Saving and restoring:
--save_model_path SAVE_MODEL_PATH
save trained model weights to the file
--save_checkpoint_path SAVE_CHECKPOINT_PATH
save training state to the checkpoint file
--from_checkpoint FROM_CHECKPOINT
load last training state from checkpoint file
--from_pretrained FROM_PRETRAINED
initialize parameters from pretrained model
Extensions:
--use_amp use automatic mixed-precision in training
--use_grad_ckpt use gradient checkpointing in transformer layers
--gpus GPUS number of gpu devices to use in training
After training GPT-2, you can generate sentences with your trained model in interactive mode.
$ python -m gpt2 generate --vocab_path build/vocab.txt \
--model_path model.pth \
--seq_len 64 \
--nucleus_prob 0.8
The detail of command-line usage is as follows:
usage: gpt2 generate [-h] --vocab_path VOCAB_PATH --model MODEL
[--seq_len SEQ_LEN] [--layers LAYERS] [--heads HEADS]
[--dims DIMS] [--rate RATE] [--top_p TOP_P] [--use_gpu]
optional arguments:
-h, --help show this help message and exit
--vocab_path VOCAB_PATH
vocabulary file path
--model_path MODEL_PATH
trained GPT-2 model file path
Model configurations:
--seq_len SEQ_LEN maximum sequence length
--layers LAYERS number of transformer layers
--heads HEADS number of multi-heads in attention layer
--dims DIMS dimension of representation in each layer
--rate RATE increase rate of dimensionality in bottleneck
Generating options:
--nucleus_prob NUCLEUS_PROB
probability threshold for nucleus sampling
--use_gpu use gpu device in inferencing
To estimate the performance of trained model, calculate the objective metrics on the evaluation dataset.
$ pipenv run python -m src.gpt2 evaluate DATA_CORPUS_BUILD_DIR \
--eval_corpus corpus.test.txt \
--tokenizer_path tokenizer.json \
--model_path gpt2-pretrained.pth \
--batch_eval 96 \
--seq_len 256 \
--layers 12 \
--use_gpu
You can also analyse training loss graph by visualizing recorded metrics.

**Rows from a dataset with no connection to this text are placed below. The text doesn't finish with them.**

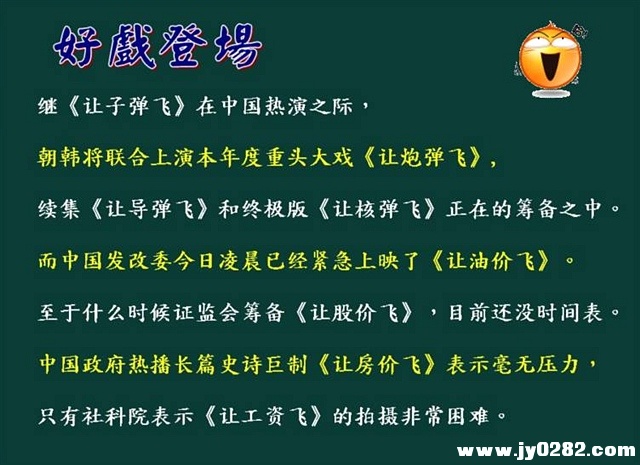 好戲登場

继《让子弹飞》在中国热演之际，

朝韩将联合上演本年度重头大戏《让炮弹飞》，

续集《让导弹飞》和终极版《让核弹飞》正在的筹备之中。

而中国发改委今日凌晨已经紧急上映了《让油价飞》。

至于什么时候证监会筹备《让股价飞》，目前还没时间表。

中国政府热播长篇史诗巨制《让房价飞》表示毫无压力，

只有社科院表示《让工资飞》的拍摄非常困难。

www.jy0282.com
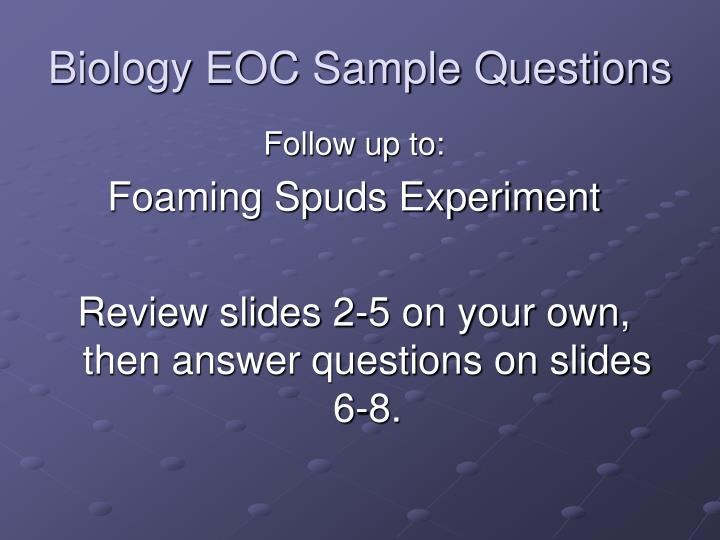 Biology EOC Sample Questions

Follow up to:

Foaming Spuds Experiment

Review slides 2-5 on your own, then answer questions on slides 6-8.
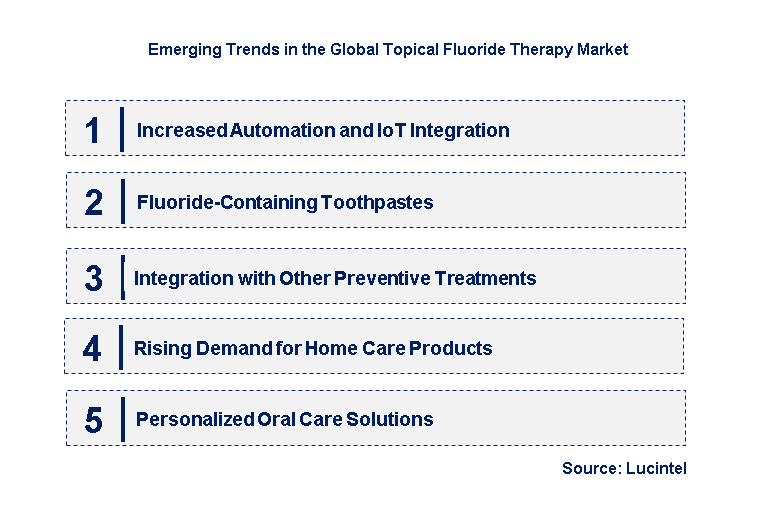 Emerging Trends in the Global Topical Fluoride Therapy Market

1 Increased Automation and IoT Integration

2 Fluoride-Containing Toothpastes

3 Integration with Other Preventive Treatments

4 Rising Demand for Home Care Products

5 Personalized Oral Care Solutions

Source: Lucintel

$ pipenv run python -m src.gpt2 visualize \
--model_path path/to/gpt2-pretrained.pth \
--figure src/build/gpt2-training.png
The example figure is as bellow:
Mixed precision training is possible with torch.amp
, provided your GPU meets the requirements. Use the --use_amp
flag in the training program.
This project is Apache-2.0 Licensed.